My condition makes me quite agile and strong. I ran straight out across the girder and caught the woman by her wrist just as she was falling over the side. I pulled her up and held her around the waist in case she wanted to try again.

“This is not a good idea,” I said. My voice was dry and cracked, as I rarely spoke out loud.

“What’s wrong with your eyes?” she replied.

For some reason this made me smile.

“You were going to kill yourself,” I said.

“That’s not going to happen now,” she said, “obviously.” She looked back over the side a little wistfully. “You want to buy me some coffee?”


HER NAME WAS IRIDIA Lamone. She’d been born and raised in northern California and had come to New York to study painting.

“I married my high school boyfriend, but we don’t really get along anymore,” she told me at the Telltale Bean in Brooklyn Heights.

There was no hint in her demeanor that she’d just tried to kill herself.
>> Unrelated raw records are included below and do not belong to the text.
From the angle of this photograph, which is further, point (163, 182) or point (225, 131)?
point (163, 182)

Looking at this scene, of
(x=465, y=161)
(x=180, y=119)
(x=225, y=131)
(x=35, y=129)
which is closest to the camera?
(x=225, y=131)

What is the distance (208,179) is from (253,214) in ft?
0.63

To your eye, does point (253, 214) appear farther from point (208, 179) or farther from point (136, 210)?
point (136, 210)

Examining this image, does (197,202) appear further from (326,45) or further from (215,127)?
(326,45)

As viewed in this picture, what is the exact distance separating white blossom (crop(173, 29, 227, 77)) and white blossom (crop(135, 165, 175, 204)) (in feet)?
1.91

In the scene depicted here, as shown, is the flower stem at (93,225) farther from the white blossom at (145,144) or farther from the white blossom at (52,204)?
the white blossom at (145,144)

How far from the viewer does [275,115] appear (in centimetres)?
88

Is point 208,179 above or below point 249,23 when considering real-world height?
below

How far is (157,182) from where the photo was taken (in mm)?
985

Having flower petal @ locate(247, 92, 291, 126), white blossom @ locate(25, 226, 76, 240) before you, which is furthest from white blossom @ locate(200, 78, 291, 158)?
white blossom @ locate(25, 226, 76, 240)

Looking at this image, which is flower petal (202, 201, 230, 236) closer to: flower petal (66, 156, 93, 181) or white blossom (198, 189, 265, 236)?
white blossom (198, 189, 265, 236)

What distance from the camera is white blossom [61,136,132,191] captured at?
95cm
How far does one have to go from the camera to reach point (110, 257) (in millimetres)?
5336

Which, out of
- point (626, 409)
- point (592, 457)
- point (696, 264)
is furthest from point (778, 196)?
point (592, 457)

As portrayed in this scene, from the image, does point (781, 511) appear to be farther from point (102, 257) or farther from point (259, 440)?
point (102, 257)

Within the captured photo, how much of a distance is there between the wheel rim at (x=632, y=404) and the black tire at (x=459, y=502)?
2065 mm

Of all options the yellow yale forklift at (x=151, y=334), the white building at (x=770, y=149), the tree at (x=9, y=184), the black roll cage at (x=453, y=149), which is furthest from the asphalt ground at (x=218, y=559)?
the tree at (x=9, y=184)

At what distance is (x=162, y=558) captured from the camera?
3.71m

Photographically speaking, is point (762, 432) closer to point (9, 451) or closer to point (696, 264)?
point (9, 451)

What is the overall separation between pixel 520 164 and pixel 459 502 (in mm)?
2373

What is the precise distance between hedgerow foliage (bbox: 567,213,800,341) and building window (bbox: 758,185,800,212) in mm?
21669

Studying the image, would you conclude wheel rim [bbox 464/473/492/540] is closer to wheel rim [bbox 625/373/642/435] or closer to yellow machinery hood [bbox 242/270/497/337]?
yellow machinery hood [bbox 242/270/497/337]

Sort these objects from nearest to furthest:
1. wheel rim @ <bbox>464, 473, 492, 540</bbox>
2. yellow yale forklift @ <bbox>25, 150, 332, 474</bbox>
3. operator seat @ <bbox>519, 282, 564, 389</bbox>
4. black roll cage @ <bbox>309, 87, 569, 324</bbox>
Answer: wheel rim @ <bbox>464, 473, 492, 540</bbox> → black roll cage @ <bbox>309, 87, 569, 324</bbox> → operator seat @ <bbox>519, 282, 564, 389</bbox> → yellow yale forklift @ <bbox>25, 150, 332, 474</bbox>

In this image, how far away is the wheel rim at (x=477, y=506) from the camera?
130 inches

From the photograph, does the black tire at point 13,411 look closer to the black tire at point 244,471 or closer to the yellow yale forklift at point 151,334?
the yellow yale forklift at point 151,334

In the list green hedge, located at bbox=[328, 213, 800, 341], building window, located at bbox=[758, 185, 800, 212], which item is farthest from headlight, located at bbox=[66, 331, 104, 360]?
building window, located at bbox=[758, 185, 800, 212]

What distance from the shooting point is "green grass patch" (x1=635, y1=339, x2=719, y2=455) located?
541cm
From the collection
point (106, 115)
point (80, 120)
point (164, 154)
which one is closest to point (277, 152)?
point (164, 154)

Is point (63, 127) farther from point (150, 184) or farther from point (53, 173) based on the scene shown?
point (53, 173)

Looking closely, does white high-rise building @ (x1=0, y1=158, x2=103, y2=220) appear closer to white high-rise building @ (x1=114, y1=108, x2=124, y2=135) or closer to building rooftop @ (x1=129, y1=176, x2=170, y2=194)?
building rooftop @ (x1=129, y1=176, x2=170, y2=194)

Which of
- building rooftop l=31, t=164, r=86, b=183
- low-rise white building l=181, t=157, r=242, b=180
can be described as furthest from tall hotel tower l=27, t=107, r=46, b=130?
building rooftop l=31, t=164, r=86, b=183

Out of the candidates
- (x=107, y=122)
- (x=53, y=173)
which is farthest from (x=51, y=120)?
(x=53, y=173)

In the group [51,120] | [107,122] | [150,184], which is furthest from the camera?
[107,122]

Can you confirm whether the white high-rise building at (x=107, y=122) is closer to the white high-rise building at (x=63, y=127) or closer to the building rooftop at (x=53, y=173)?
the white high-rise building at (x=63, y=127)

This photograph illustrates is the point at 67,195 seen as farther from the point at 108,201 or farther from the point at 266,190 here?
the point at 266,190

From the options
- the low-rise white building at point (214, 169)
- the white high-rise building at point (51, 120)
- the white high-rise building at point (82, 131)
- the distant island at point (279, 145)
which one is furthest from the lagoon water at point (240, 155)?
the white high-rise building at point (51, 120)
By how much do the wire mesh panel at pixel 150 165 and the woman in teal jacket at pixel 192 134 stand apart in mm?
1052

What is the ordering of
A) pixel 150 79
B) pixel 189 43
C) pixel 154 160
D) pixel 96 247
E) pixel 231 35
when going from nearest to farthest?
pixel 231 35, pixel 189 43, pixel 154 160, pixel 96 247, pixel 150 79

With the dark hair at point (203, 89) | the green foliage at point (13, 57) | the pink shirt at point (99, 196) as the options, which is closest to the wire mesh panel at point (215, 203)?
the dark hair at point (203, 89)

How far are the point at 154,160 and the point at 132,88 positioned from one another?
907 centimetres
My senses were in such a heightened state from the corona and saving a life that it took me a while to identify the potency of her scent. There was a bouquet to her blood that I had never experienced before. It drew me on a primal level. I found myself having to hold back from biting her right there in the coffee shop.

“Is that why you tried to kill yourself?” I asked.

“Tarver is always depressed,” she said. “He mopes around the house when he’s not working and he’s jealous of my painting. Whenever I’m working he finds some way to interfere. Either he needs my attention or finds something wrong with the house. He comes in with plumbing problems and unpaid bills—anything to distract me, anything so he doesn’t have to feel bad about me living my life.”

“That’s not really an answer,” I said.